Not with bikes on. The mast of the rack can be leaned over so the rack does not have to be removed.


----------



## Francis Cebedo (Aug 1, 1996)

Here's our review. Please check it out and chime in.

Review: 21 lb. Saris Freedom Hitch Tray Rack | Mountain Bike Review

francis


----------



## RFB (Oct 25, 2013)

Any new updates on this rack? Plastic parts holding up? Still like the rack? Any problems you've discovered over the course of time? I'm looking at the 4 bike version of this rack. Tongue weight on hitch is quite low so I need something light.

Thanks for the help.


----------



## Cajun Rich (Mar 6, 2010)

It's holding up great no issues with wear and tear. The bikes seem to move a lot one the rack. Not the cause could be the rack, hitch or draft from the car.


----------



## RFB (Oct 25, 2013)

Rich,

Thanks for the response. Bike movement a concern?
I have a 2014 Subaru Forester and the tongue weight is 170lbs, so I need something light to carry 2 -29ers and 2-26" mountain bikes. Waiting for the hitch to come in and then I'll probably order. My only concern is the setback of the hitch, about 7" from the end of the bumper. I'll contact Saris to make sure it fits.


----------



## musikron (Jan 16, 2013)

I've had this rack for about a year with no issues. Maybe 2000 miles of hauling bike. Plastic and straps are still good. Wish I would have sprung for the Cycle On sometimes, as this one does tend to twist a bit when you are cruising down the highway, but for the moola, I can complain at all.


----------



## dsully575 (Feb 23, 2004)

Resurrecting a dead thread here, but what the hell...

I've been using this rack for 6 months now, partnered with a Saris threaded anti-sway, locking hitch pin. I absolutely love it. I carried a 29er HT for a few months and am now hauling a 31 pound FS 29er and the rack is extremely solid.

I drive a Mini Cooper with stiff suspension and run flat tires, so let's just say it's not the smoothest ride. My bike rides securely with very little movement at all.

I run 2.3" Hans Dampf tires and they fit in the tire cradles with ease. Just to be on the safe side, I wrap a $1 micro-fiber cloth around the downtube, between the strap and the frame so there is zero worry about frame damage.
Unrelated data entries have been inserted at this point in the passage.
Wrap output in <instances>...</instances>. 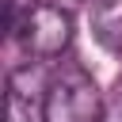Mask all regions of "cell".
I'll use <instances>...</instances> for the list:
<instances>
[{
	"mask_svg": "<svg viewBox=\"0 0 122 122\" xmlns=\"http://www.w3.org/2000/svg\"><path fill=\"white\" fill-rule=\"evenodd\" d=\"M8 27L19 38V46L38 61L61 57L72 42V15L57 4H46V0L27 4L23 11H15V4H11L8 8Z\"/></svg>",
	"mask_w": 122,
	"mask_h": 122,
	"instance_id": "6da1fadb",
	"label": "cell"
},
{
	"mask_svg": "<svg viewBox=\"0 0 122 122\" xmlns=\"http://www.w3.org/2000/svg\"><path fill=\"white\" fill-rule=\"evenodd\" d=\"M46 122H103V99L95 80L80 65H65L50 80Z\"/></svg>",
	"mask_w": 122,
	"mask_h": 122,
	"instance_id": "7a4b0ae2",
	"label": "cell"
},
{
	"mask_svg": "<svg viewBox=\"0 0 122 122\" xmlns=\"http://www.w3.org/2000/svg\"><path fill=\"white\" fill-rule=\"evenodd\" d=\"M46 99L50 84L38 65H19L8 76V95H4V122H46Z\"/></svg>",
	"mask_w": 122,
	"mask_h": 122,
	"instance_id": "3957f363",
	"label": "cell"
},
{
	"mask_svg": "<svg viewBox=\"0 0 122 122\" xmlns=\"http://www.w3.org/2000/svg\"><path fill=\"white\" fill-rule=\"evenodd\" d=\"M103 122H122V84L111 92V99L103 103Z\"/></svg>",
	"mask_w": 122,
	"mask_h": 122,
	"instance_id": "277c9868",
	"label": "cell"
}]
</instances>
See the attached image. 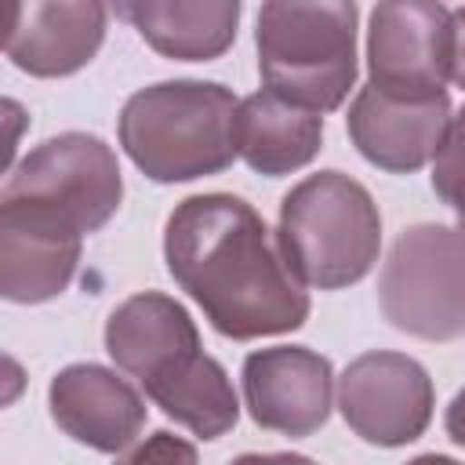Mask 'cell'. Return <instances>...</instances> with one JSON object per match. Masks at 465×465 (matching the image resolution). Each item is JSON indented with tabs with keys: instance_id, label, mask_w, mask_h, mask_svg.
<instances>
[{
	"instance_id": "cell-1",
	"label": "cell",
	"mask_w": 465,
	"mask_h": 465,
	"mask_svg": "<svg viewBox=\"0 0 465 465\" xmlns=\"http://www.w3.org/2000/svg\"><path fill=\"white\" fill-rule=\"evenodd\" d=\"M163 262L203 320L232 341L291 334L309 320V291L280 240L232 193L185 196L167 214Z\"/></svg>"
},
{
	"instance_id": "cell-16",
	"label": "cell",
	"mask_w": 465,
	"mask_h": 465,
	"mask_svg": "<svg viewBox=\"0 0 465 465\" xmlns=\"http://www.w3.org/2000/svg\"><path fill=\"white\" fill-rule=\"evenodd\" d=\"M323 149V116L298 109L272 91H254L240 98L236 109V153L240 160L265 174H294L316 160Z\"/></svg>"
},
{
	"instance_id": "cell-5",
	"label": "cell",
	"mask_w": 465,
	"mask_h": 465,
	"mask_svg": "<svg viewBox=\"0 0 465 465\" xmlns=\"http://www.w3.org/2000/svg\"><path fill=\"white\" fill-rule=\"evenodd\" d=\"M124 200L116 153L87 131H65L29 149L0 189V211L69 236L98 232Z\"/></svg>"
},
{
	"instance_id": "cell-7",
	"label": "cell",
	"mask_w": 465,
	"mask_h": 465,
	"mask_svg": "<svg viewBox=\"0 0 465 465\" xmlns=\"http://www.w3.org/2000/svg\"><path fill=\"white\" fill-rule=\"evenodd\" d=\"M454 65L450 7L429 0H389L367 22V87L403 102L447 94Z\"/></svg>"
},
{
	"instance_id": "cell-9",
	"label": "cell",
	"mask_w": 465,
	"mask_h": 465,
	"mask_svg": "<svg viewBox=\"0 0 465 465\" xmlns=\"http://www.w3.org/2000/svg\"><path fill=\"white\" fill-rule=\"evenodd\" d=\"M243 403L258 429L305 440L334 407V367L309 345H269L243 360Z\"/></svg>"
},
{
	"instance_id": "cell-22",
	"label": "cell",
	"mask_w": 465,
	"mask_h": 465,
	"mask_svg": "<svg viewBox=\"0 0 465 465\" xmlns=\"http://www.w3.org/2000/svg\"><path fill=\"white\" fill-rule=\"evenodd\" d=\"M229 465H316L305 454H291V450H272V454H240Z\"/></svg>"
},
{
	"instance_id": "cell-15",
	"label": "cell",
	"mask_w": 465,
	"mask_h": 465,
	"mask_svg": "<svg viewBox=\"0 0 465 465\" xmlns=\"http://www.w3.org/2000/svg\"><path fill=\"white\" fill-rule=\"evenodd\" d=\"M84 240L0 211V294L15 305L58 298L80 265Z\"/></svg>"
},
{
	"instance_id": "cell-6",
	"label": "cell",
	"mask_w": 465,
	"mask_h": 465,
	"mask_svg": "<svg viewBox=\"0 0 465 465\" xmlns=\"http://www.w3.org/2000/svg\"><path fill=\"white\" fill-rule=\"evenodd\" d=\"M381 316L421 341L465 334V232L458 225L418 222L403 229L378 276Z\"/></svg>"
},
{
	"instance_id": "cell-11",
	"label": "cell",
	"mask_w": 465,
	"mask_h": 465,
	"mask_svg": "<svg viewBox=\"0 0 465 465\" xmlns=\"http://www.w3.org/2000/svg\"><path fill=\"white\" fill-rule=\"evenodd\" d=\"M109 7L94 0H29L11 7L4 54L29 76L80 73L105 40Z\"/></svg>"
},
{
	"instance_id": "cell-20",
	"label": "cell",
	"mask_w": 465,
	"mask_h": 465,
	"mask_svg": "<svg viewBox=\"0 0 465 465\" xmlns=\"http://www.w3.org/2000/svg\"><path fill=\"white\" fill-rule=\"evenodd\" d=\"M454 22V65H450V80L465 91V7L450 11Z\"/></svg>"
},
{
	"instance_id": "cell-14",
	"label": "cell",
	"mask_w": 465,
	"mask_h": 465,
	"mask_svg": "<svg viewBox=\"0 0 465 465\" xmlns=\"http://www.w3.org/2000/svg\"><path fill=\"white\" fill-rule=\"evenodd\" d=\"M116 18L131 22L138 36L163 58L174 62H214L222 58L243 15L240 0H120Z\"/></svg>"
},
{
	"instance_id": "cell-2",
	"label": "cell",
	"mask_w": 465,
	"mask_h": 465,
	"mask_svg": "<svg viewBox=\"0 0 465 465\" xmlns=\"http://www.w3.org/2000/svg\"><path fill=\"white\" fill-rule=\"evenodd\" d=\"M240 98L214 80H163L134 91L120 109L127 160L160 185L222 174L236 153Z\"/></svg>"
},
{
	"instance_id": "cell-23",
	"label": "cell",
	"mask_w": 465,
	"mask_h": 465,
	"mask_svg": "<svg viewBox=\"0 0 465 465\" xmlns=\"http://www.w3.org/2000/svg\"><path fill=\"white\" fill-rule=\"evenodd\" d=\"M407 465H461V461H454V458H447V454H418V458H411Z\"/></svg>"
},
{
	"instance_id": "cell-8",
	"label": "cell",
	"mask_w": 465,
	"mask_h": 465,
	"mask_svg": "<svg viewBox=\"0 0 465 465\" xmlns=\"http://www.w3.org/2000/svg\"><path fill=\"white\" fill-rule=\"evenodd\" d=\"M432 407V378L407 352L371 349L338 378V411L345 425L371 447L414 443L429 429Z\"/></svg>"
},
{
	"instance_id": "cell-21",
	"label": "cell",
	"mask_w": 465,
	"mask_h": 465,
	"mask_svg": "<svg viewBox=\"0 0 465 465\" xmlns=\"http://www.w3.org/2000/svg\"><path fill=\"white\" fill-rule=\"evenodd\" d=\"M443 429L450 436V443H458L465 450V389L454 392V400L447 403V414H443Z\"/></svg>"
},
{
	"instance_id": "cell-3",
	"label": "cell",
	"mask_w": 465,
	"mask_h": 465,
	"mask_svg": "<svg viewBox=\"0 0 465 465\" xmlns=\"http://www.w3.org/2000/svg\"><path fill=\"white\" fill-rule=\"evenodd\" d=\"M356 22L360 7L345 0L262 4L254 47L265 91L309 113H334L356 87Z\"/></svg>"
},
{
	"instance_id": "cell-10",
	"label": "cell",
	"mask_w": 465,
	"mask_h": 465,
	"mask_svg": "<svg viewBox=\"0 0 465 465\" xmlns=\"http://www.w3.org/2000/svg\"><path fill=\"white\" fill-rule=\"evenodd\" d=\"M47 407L54 425L98 450V454H120L131 450L145 429V400L142 392L120 378L113 367L102 363H69L51 378Z\"/></svg>"
},
{
	"instance_id": "cell-18",
	"label": "cell",
	"mask_w": 465,
	"mask_h": 465,
	"mask_svg": "<svg viewBox=\"0 0 465 465\" xmlns=\"http://www.w3.org/2000/svg\"><path fill=\"white\" fill-rule=\"evenodd\" d=\"M432 189L454 211L458 229L465 232V105L454 113L450 131L432 160Z\"/></svg>"
},
{
	"instance_id": "cell-12",
	"label": "cell",
	"mask_w": 465,
	"mask_h": 465,
	"mask_svg": "<svg viewBox=\"0 0 465 465\" xmlns=\"http://www.w3.org/2000/svg\"><path fill=\"white\" fill-rule=\"evenodd\" d=\"M450 94L432 102H403L378 94L374 87H360L345 131L356 153L389 174H414L429 160H436L447 131H450Z\"/></svg>"
},
{
	"instance_id": "cell-19",
	"label": "cell",
	"mask_w": 465,
	"mask_h": 465,
	"mask_svg": "<svg viewBox=\"0 0 465 465\" xmlns=\"http://www.w3.org/2000/svg\"><path fill=\"white\" fill-rule=\"evenodd\" d=\"M113 465H200V454L189 440H182L167 429H156L153 436H145L142 443L124 450Z\"/></svg>"
},
{
	"instance_id": "cell-17",
	"label": "cell",
	"mask_w": 465,
	"mask_h": 465,
	"mask_svg": "<svg viewBox=\"0 0 465 465\" xmlns=\"http://www.w3.org/2000/svg\"><path fill=\"white\" fill-rule=\"evenodd\" d=\"M145 396L174 425L189 429L196 440H218L232 432V425L240 421V400H236L232 378L207 352L189 356L171 374L145 385Z\"/></svg>"
},
{
	"instance_id": "cell-13",
	"label": "cell",
	"mask_w": 465,
	"mask_h": 465,
	"mask_svg": "<svg viewBox=\"0 0 465 465\" xmlns=\"http://www.w3.org/2000/svg\"><path fill=\"white\" fill-rule=\"evenodd\" d=\"M105 352L142 389L171 374L189 356L203 352L196 320L163 291H138L124 298L105 320Z\"/></svg>"
},
{
	"instance_id": "cell-4",
	"label": "cell",
	"mask_w": 465,
	"mask_h": 465,
	"mask_svg": "<svg viewBox=\"0 0 465 465\" xmlns=\"http://www.w3.org/2000/svg\"><path fill=\"white\" fill-rule=\"evenodd\" d=\"M276 240L305 287L341 291L360 283L381 251V211L367 185L345 171H320L280 200Z\"/></svg>"
}]
</instances>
I have used a Thule T2 in the past and to be honest, I was never a fan of the sidearm, over the wheel clamp. I like the ease of the Saris Freedom retention system!


----------



## gravitylover (Sep 1, 2009)

I have more experience with this rack than I'd like. If you have a large downtube it will get dented (badly) because it does not fit into the cup. For a steel frame it's great but that's it IMHO. I have one for sale cheap, if anybody wants it just come and get it.


----------